Clean data set where a neighbourhood has less that the num_top_venues number of venues

In [275]:
#check 
neighborhoods_venues_sorted_clean = neighborhoods_venues_sorted.copy()
for nhood in range(neighborhoods_venues_sorted_clean.shape[0]):
    for ven in range(num_top_venues):
        current_venue = neighborhoods_venues_sorted_clean.iloc[nhood,ven+1]
        if Toronto_grouped.loc[nhood,current_venue] == 0.0:
            neighborhoods_venues_sorted_clean.iloc[nhood,ven+1] = "None"

Cluster the neighborhoods into 5 clusters and then create new dataframe that includes the cluster and top 10 venues per neighborhood

In [279]:
# set number of clusters
kclusters = 5

Toronto_grouped_clustering = Toronto_grouped.drop('Neighbourhood', 1)

# run k-means clustering
kmeans = KMeans(n_clusters=kclusters, random_state=0).fit(Toronto_grouped_clustering)

# check cluster labels generated for each row in the dataframe
kmeans.labels_[0:10] 

# add clustering labels
neighborhoods_venues_sorted_clean.insert(0, 'Cluster Labels', kmeans.labels_)

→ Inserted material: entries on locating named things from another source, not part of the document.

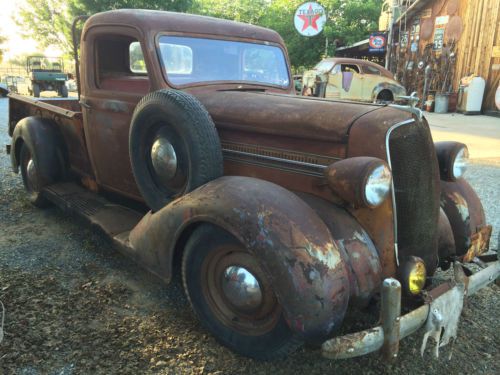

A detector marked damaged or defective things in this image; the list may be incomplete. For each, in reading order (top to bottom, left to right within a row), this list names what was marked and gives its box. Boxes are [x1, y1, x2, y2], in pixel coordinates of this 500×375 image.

rusted metal surface [300, 57, 406, 102]
rusted metal surface [442, 179, 488, 258]
rusted metal surface [127, 178, 350, 342]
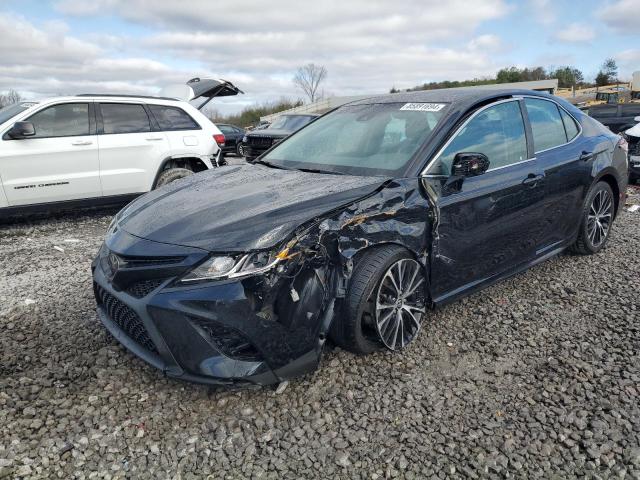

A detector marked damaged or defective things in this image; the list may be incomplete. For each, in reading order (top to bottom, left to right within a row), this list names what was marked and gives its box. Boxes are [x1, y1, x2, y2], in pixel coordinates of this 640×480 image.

exposed wheel well [152, 157, 208, 188]
exposed wheel well [596, 174, 620, 218]
damaged black toyota camry [92, 87, 628, 386]
damaged headlight assembly [178, 246, 292, 284]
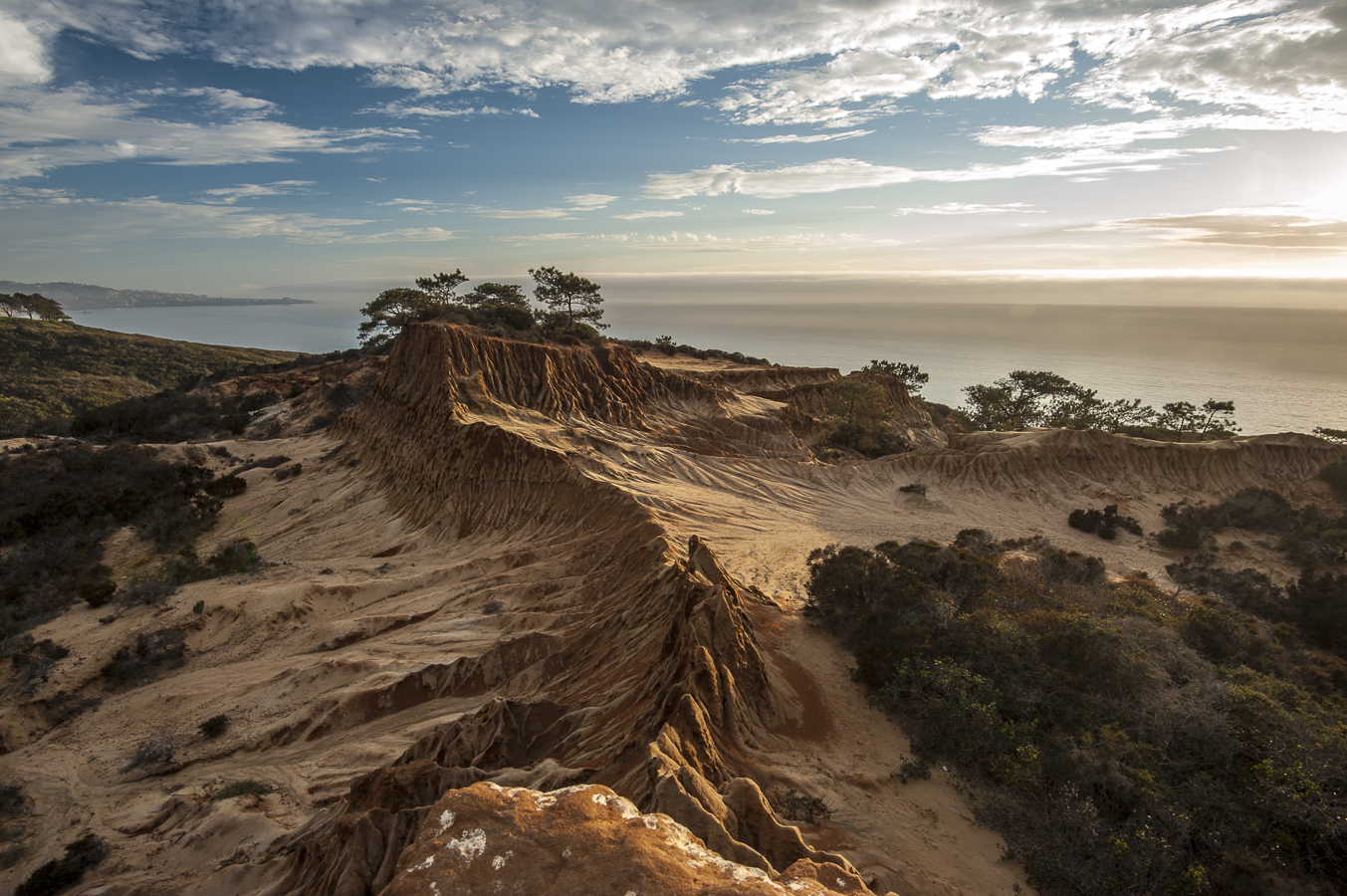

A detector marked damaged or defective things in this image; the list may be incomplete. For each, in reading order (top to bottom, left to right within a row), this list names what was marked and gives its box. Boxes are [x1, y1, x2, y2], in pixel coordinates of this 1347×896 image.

broken hill [2, 325, 1346, 896]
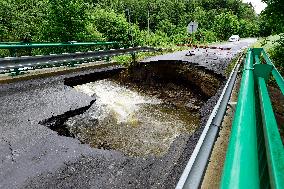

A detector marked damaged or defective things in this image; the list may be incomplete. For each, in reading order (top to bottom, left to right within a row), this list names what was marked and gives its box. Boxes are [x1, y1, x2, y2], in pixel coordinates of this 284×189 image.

Toronto_merged = neighborhoods

# merge Toronto_grouped with neighborhoods to add latitude/longitude for each neighborhood
Toronto_merged = Toronto_merged.join(neighborhoods_venues_sorted_clean.set_index('Neighbourhood'), on='Neighbourhood')


Visualize resulting clusters

In [280]:
#Set coordinates for neighborhood that centers map display
address = 'Leaside, East York' #set Toronto coordinates to neighborhood that centers map display 
location = None #Initialize location variable

g = geocoder.google(address,key=API_key)
location = g.latlng 
latitude_TO = location[0]
longitude_TO = location[1]

In [281]:
# create map
map_Toronto = folium.Map(location=[latitude_TO, longitude_TO], zoom_start=11)

# set color scheme for the clusters
x = np.arange(kclusters)
ys = [i + x + (i*x)**2 for i in range(kclusters)]
colors_array = cm.rainbow(np.linspace(0, 1, len(ys)))
rainbow = [colors.rgb2hex(i) for i in colors_array]

# add markers to the map
markers_colors = []
for lat, lon, poi, cluster in zip(Toronto_merged['Latitude'], Toronto_merged['Longitude'], Toronto_merged['Neighbourhood'], Toronto_merged['Cluster Labels']):
    cluster_int = int(cluster)
    label = folium.Popup(str(poi) + ' Cluster ' + str(cluster_int), parse_html=True)
    folium.CircleMarker(
        [lat, lon],
        radius=5,
        popup=label,
        color=rainbow[cluster_int-1],
        fill=True,
        fill_color=rainbow[cluster_int-1],
        fill_opacity=0.7).add_to(map_Toronto)
       
map_Toronto